Brano del documento.
==========
Intorno alle 3 di mattina di martedì i caccia della Nato sono decollati in risposta alla presenza di droni nello spazio aereo estone. Lo hanno riferito le Forze di difesa estoni e lo ha diffuso il ministro degli Esteri Margus Tsahkna su X: «La Nato ha reagito prontamente e esattamente come previsto. L’alleanza è vigile e pronta a proteggere il territorio degli alleati», ha scritto Tsahkna, definendo gli episodi di questo genere «una conseguenza diretta della guerra di aggressione della Russia contro l’Ucraina e sottolineano la necessità di aumentare la pressione sulla Russia affinché ponga fine alla sua aggressione».
«Ci sono stati droni che si sono mossi parallelamente al confine orientale dell’Estonia e anche a quello della Lettonia, entrando poi in territorio estone, motivo per cui abbiamo lanciato l’allarme», ha spiegato il tenente colonnello Uku Arold, capo del Dipartimento di Comunicazione Strategica delle Forze di Difesa estoni.
Le autorità estoni hanno avvertito sulla presenza di possibili minacce aeree i residenti nelle contee di Laane-Viru e Ida-Viru nell’Estonia orientale, invitandoli a «cercare riparo se avvistano un drone». Successivamente, l’allarme è stato esteso alle contee di Tartu, Jogeva, Viljandi, Valga, Voru e Polva. L’allerta è stata revocata alle 5.30 circa.
==========
Consegne di lavoro.
**a.** Rispondi alle domande sul brano relativo ai droni in Estonia.
(i) Verso che ora sono decollati i caccia della Nato?
(ii) Quale incarico ricopre il tenente colonnello Uku Arold?
(iii) In quali contee è stato diramato inizialmente l'avviso ai residenti?
**b.** Trascrivi fedelmente dal brano sui droni in Estonia tutto il passo che va da "Le autorità estoni" fino a "alle 5.30 circa.".
I dati costituiscono un materiale a sé, distinto dal brano.

Dati forniti.
==========
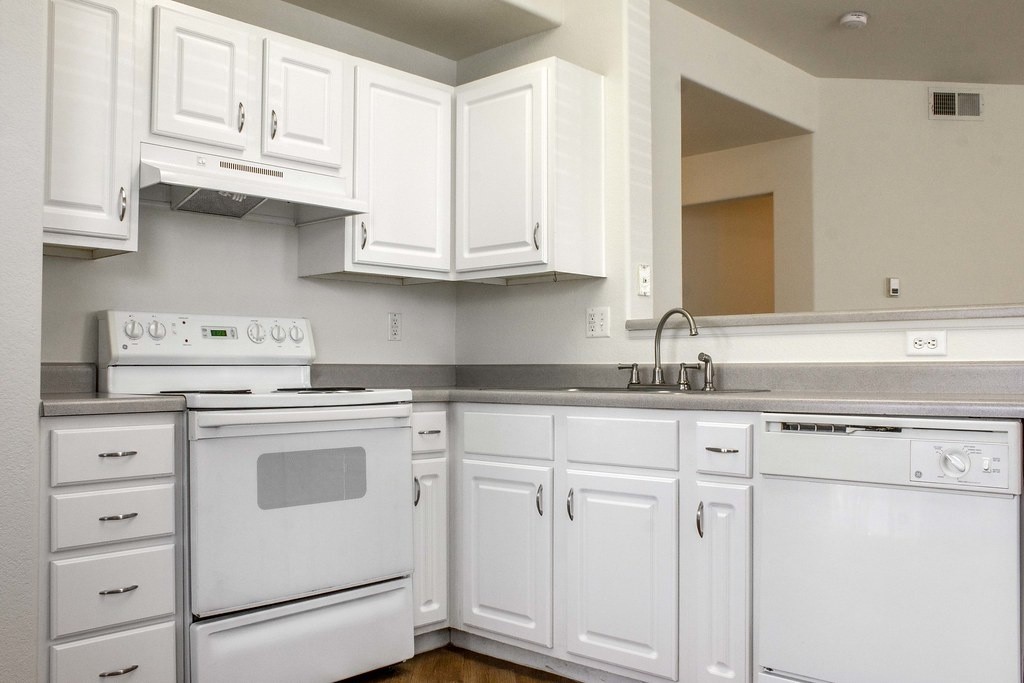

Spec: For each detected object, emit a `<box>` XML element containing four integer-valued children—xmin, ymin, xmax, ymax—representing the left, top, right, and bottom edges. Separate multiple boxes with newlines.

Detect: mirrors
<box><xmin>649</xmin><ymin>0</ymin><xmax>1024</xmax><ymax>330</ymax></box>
==========
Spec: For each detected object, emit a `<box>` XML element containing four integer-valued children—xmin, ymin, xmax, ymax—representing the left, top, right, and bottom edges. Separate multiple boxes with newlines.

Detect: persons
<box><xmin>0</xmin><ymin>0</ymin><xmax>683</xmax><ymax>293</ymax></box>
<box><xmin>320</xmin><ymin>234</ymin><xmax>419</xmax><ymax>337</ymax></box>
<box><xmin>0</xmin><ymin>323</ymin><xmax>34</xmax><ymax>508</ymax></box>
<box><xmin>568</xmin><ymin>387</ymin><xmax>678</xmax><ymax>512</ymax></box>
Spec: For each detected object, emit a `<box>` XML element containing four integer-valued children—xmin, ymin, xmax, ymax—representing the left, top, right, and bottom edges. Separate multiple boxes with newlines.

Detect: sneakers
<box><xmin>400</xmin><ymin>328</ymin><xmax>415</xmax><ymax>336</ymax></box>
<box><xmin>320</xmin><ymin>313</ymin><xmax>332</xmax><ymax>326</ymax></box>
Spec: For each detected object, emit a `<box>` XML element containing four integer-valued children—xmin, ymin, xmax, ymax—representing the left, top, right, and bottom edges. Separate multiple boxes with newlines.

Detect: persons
==========
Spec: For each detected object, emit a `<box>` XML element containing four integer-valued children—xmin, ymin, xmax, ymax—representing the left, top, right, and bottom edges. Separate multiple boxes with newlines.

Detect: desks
==========
Soluzioni delle attività.
**a.**
(i) Intorno alle 3 di mattina di martedì.
(ii) È capo del Dipartimento di Comunicazione Strategica delle Forze di Difesa estoni.
(iii) Nelle contee di Laane-Viru e Ida-Viru, nell'Estonia orientale.

**b.**
Le autorità estoni hanno avvertito sulla presenza di possibili minacce aeree i residenti nelle contee di Laane-Viru e Ida-Viru nell’Estonia orientale, invitandoli a «cercare riparo se avvistano un drone». Successivamente, l’allarme è stato esteso alle contee di Tartu, Jogeva, Viljandi, Valga, Voru e Polva. L’allerta è stata revocata alle 5.30 circa.